A painful story of what can happen when you let your spam rage get the better of you.
Rachel Buchman was a reporter with National Public Radio affiliate WHYY when she tried to get off a mailing list from conservative for-profit company www.Laptoplobbyist.com, according to a piece she wrote for the Philadelphia Weekly.
More annoying than the emails themselves is the frightening inability to get off the lists that generate them. I tried to unsubscribe from Laptoplobbyist.com’s e-newsletter list. It didn’t work. Then I began deleting the emails. Eventually, I felt forced to contact them directly.
I called the number at the bottom of the last email I received.
An answering machine picked up. I was incensed that I wasn’t going to finally get to ask a real person to remove me from the list. The answering machine asked the caller to leave a name and number, and without thinking, that’s what I did.
The message she left included not only her name and number but “called the staff at Laptoplobbyist.com horrible people and wished their children ill”. She writes, “It was a terrible message, and I apologize to anyone I offended.” (If you really need to read what she said in full, Family.org carries it. (There’s an interesting piece from the Blue Lemur here on the incident, and LaptopLobbyist itself.)

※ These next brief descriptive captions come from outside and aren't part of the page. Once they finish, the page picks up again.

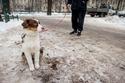 فاحت رائحة القهوة في متنزهات كراكوف المغطاة بالثلوج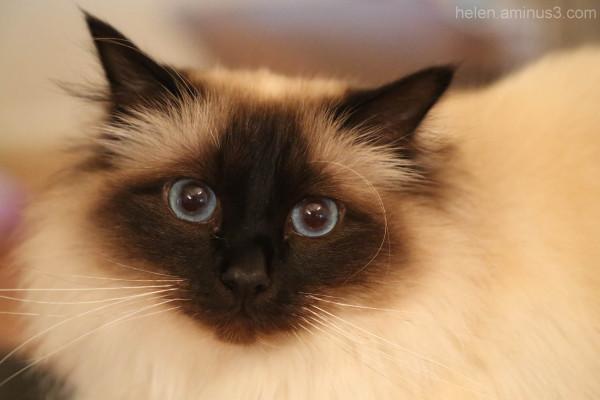 Atticus catticus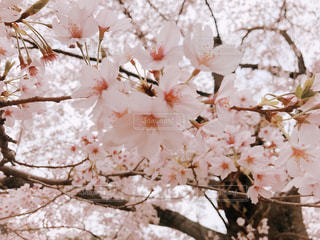 桜の写真・画像素材[3019577]
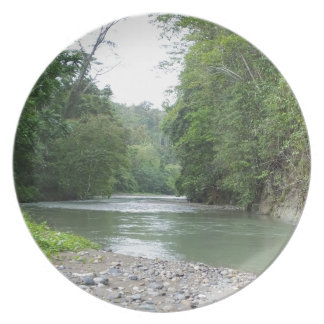 Tropical Rainforest and River Dinner Plate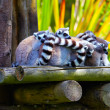 Ring-tailed lemurs — Stock Photo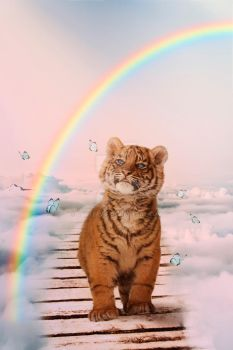 A tiger on the Rainbow Bridge by gatterwe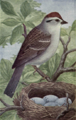 Reed-chipping-sparrow.png
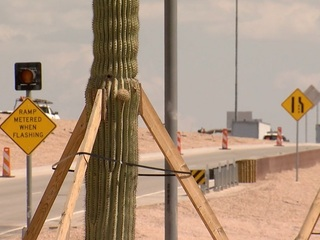ADOT salvaging 1K cacti and trees to line L-101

A few days later all hell broke loose as the head of Laptoplobbyist.com called to tell her he’d be campaigning to have her fired. “The man said I represented the “liberal media,” and that I therefore had no right to report the news.” He turned the voicemail into an
(not sure if it’s still active) and “sent it out to the people on the company’s list, the media and my employer. He’d post it to Laptoplobbyist.com later in the week.”

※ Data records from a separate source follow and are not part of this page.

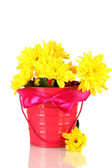 Beautiful bouquet of chrysanthemums in a bright colorful bucket isolated on — Stock Photo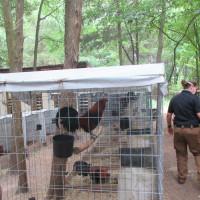 SPCA cockfighting southeast dallas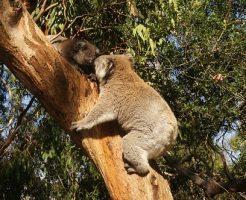 コアラ メス 鳴き声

Although Buchman was asked by her boss to give an apology, which she said she would gladly do, “the apology wasn’t brought up at work the next day when my professional relationship with WHYY ended.” No futher explanation is given, although some accounts say she quit before she was fired. “Nothing takes away what I did or what I said. I acted in anger, and that was wrong,” she writes. “But actively seeking to destroy my life and career was not warranted.”
I can’t help feeling sorry for Buchman. A dumb thing it was that she did, but I’ve yelled at people on the phone before (sorry staff from banks, electricity companies, airlines, phone companies, and relatives) and said things I probably shouldn’t have said. Let’s hope no one recorded them. Oh, and I hope those she’s offended accept her apologies and that she finds another job.